After six months, however, once the alien provides good reason to believe that there is no significant likelihood of removal in the reasonably foreseeable future, the government must respond with evidence sufficient to rebut that showing. The sixmonth presumption does not mean that every alien not removed must be released after six months. To the contrary, an alien may be held in confinement until it has been determined that there is no significant likelihood of removal in the reasonably foreseeable future. See Zadvydas, 533 U.S. at 701.
A “voluntary departure” becomes “final” when “an immigration judge issues an alternate order of removal,” if the individual “overstay[s]” their voluntary departure period. See 8 C.F.R. § 1241.1(f). Because Ochoa did not depart, the Alternate Order of Removal became effective upon passing of the March 12, 2024, departure deadline. ECF No. 8-2 at 1.
When the Petition was signed, Ochoa was not yet in post-removal order detention. Assuming Ochoa did not appeal, his removal order became final on March 13, 2024, and the Government “shall” detain him during the following 90 day removal period. See 8 U.S.C. § 1231(a)(1)(A). Thereafter, it is presumptively reasonable for Ochoa to remain detained up to six months. See Zadvydas, 533 U.S. at 701.

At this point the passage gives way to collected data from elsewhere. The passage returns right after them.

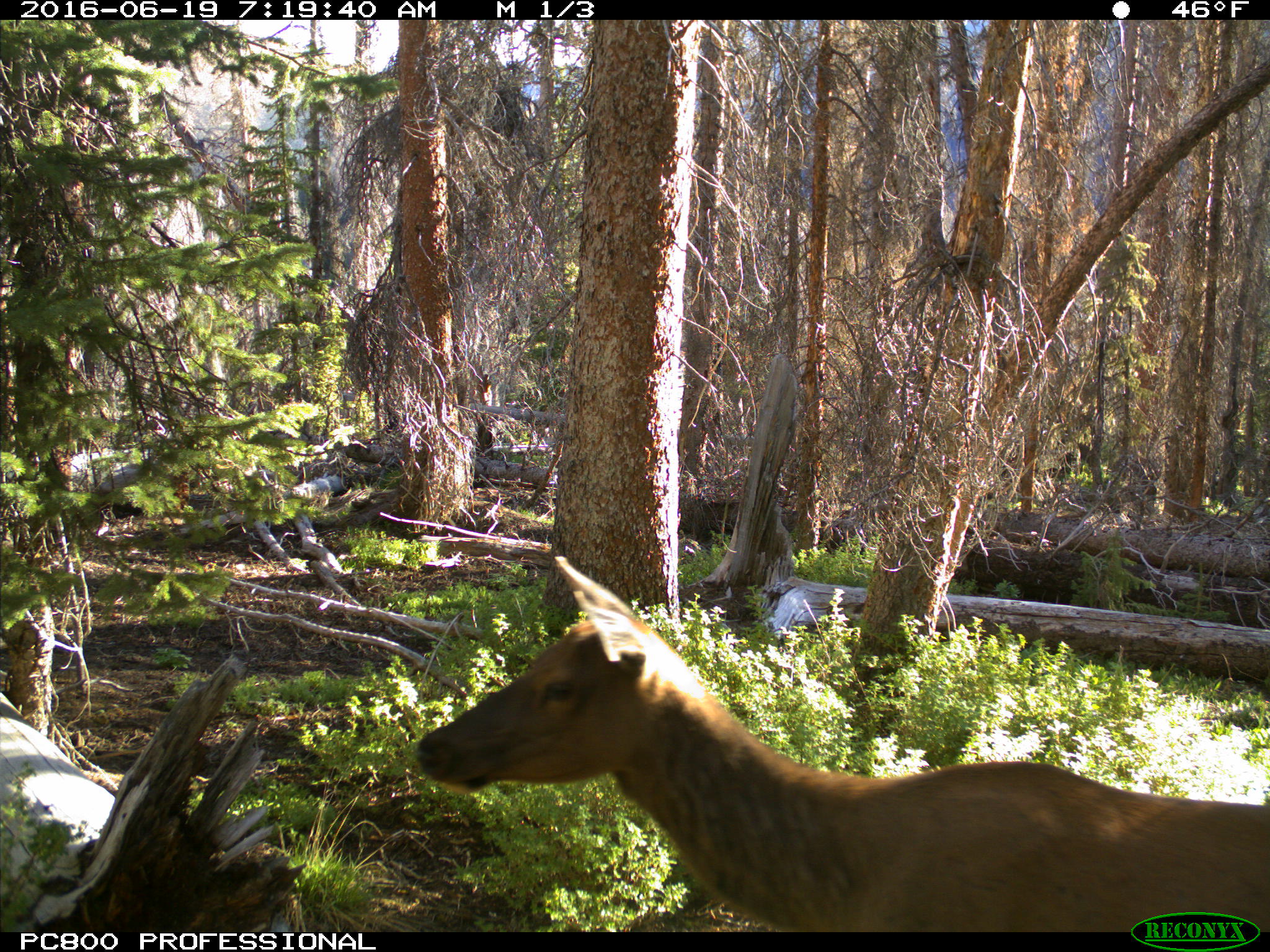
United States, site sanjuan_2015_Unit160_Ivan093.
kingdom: Animalia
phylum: Chordata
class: Mammalia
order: Artiodactyla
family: Cervidae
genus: Cervus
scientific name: Cervus elaphus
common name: red deer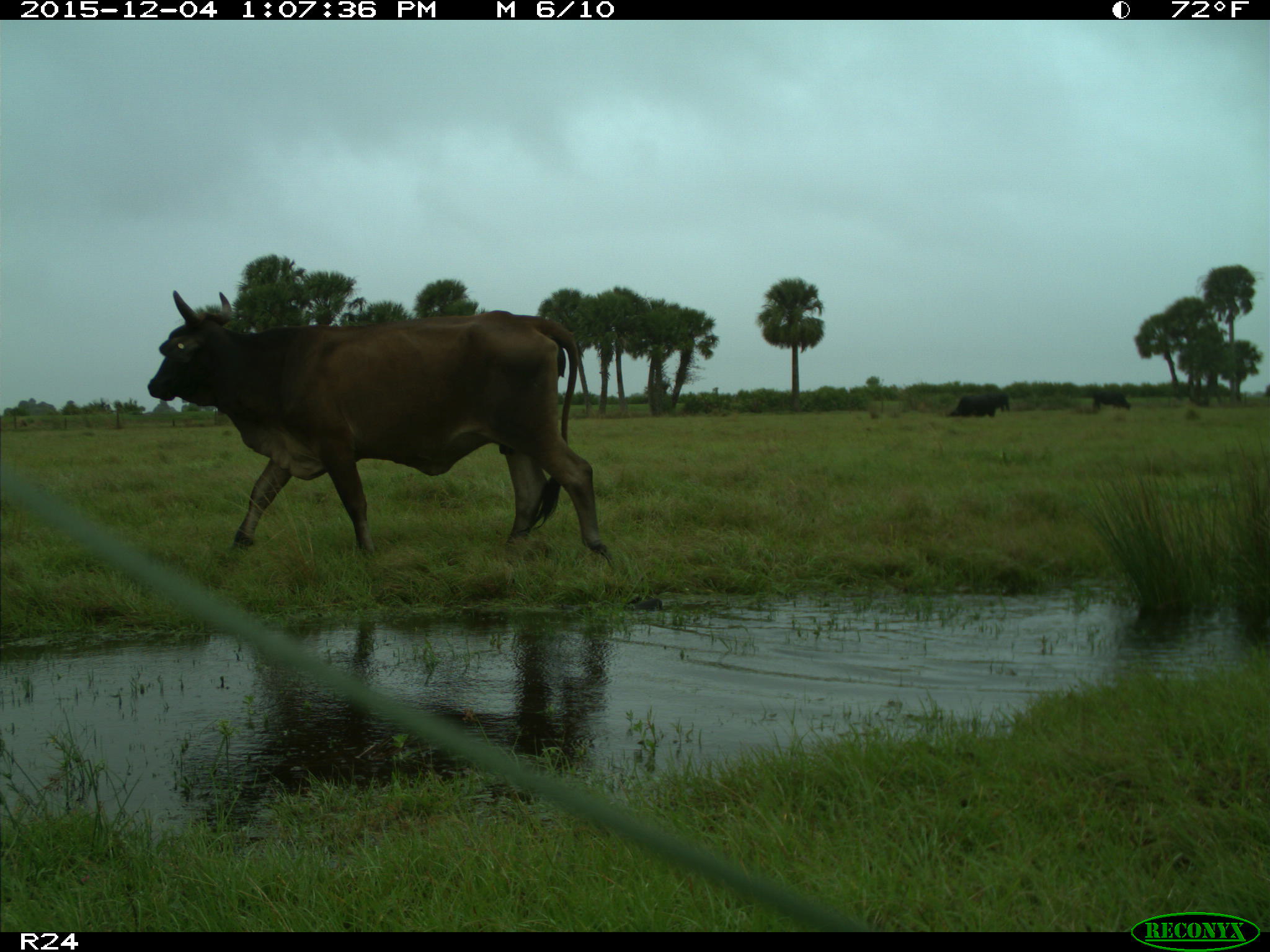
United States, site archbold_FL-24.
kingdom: Animalia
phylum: Chordata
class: Mammalia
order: Artiodactyla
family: Bovidae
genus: Bos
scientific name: Bos taurus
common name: domestic cow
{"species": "Bos taurus (domestic cow)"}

Neither the 90 day removal period nor the presumptively reasonable six-month period of post-removal order detention have passed. Thus, Ochoa's habeas petition is meritless. See 8 U.S. § 1231(a)(1)(A); see also Okpoju v. Ridge, 115 Fed.Appx. 302 (5th Cir. 2004), cert. denied, 544 U.S. 1066 (2005); see also Chance v. Napolitano, 453 Fed.Appx. 535 (5th Cir. 2011); Agyei-Kodie v. Holder, 418 Fed.Appx. 317, 318 (5th Cir. 2011).
III. Conclusion
Because Ochoa's detention is proper, IT IS RECOMMENDED that the Petition (ECF No. 1) be DISMISSED WITHOUT PREJUDICE to refiling if his detention becomes unlawful.
Under 28 U.S.C. § 636(b)(1)(c) and Fed.R.Civ.P. 72(b), a party may file written objections to this Report and Recommendation within 14 days of service, unless the Court grants an extension of time to file objections under Fed.R.Civ.P. 6(b). A party may also respond to another party's objections to this Report and Recommendation within 14 days of service of those objections, again unless the Court grants an extension of time to file a response to objections.
No other briefs may be filed without leave of court, which will only be granted for good cause. A party's failure to timely file written objections to this Report and Recommendation will bar a party from later challenging factual or legal conclusions adopted by the District Judge, except if the challenge asserts “plain error.”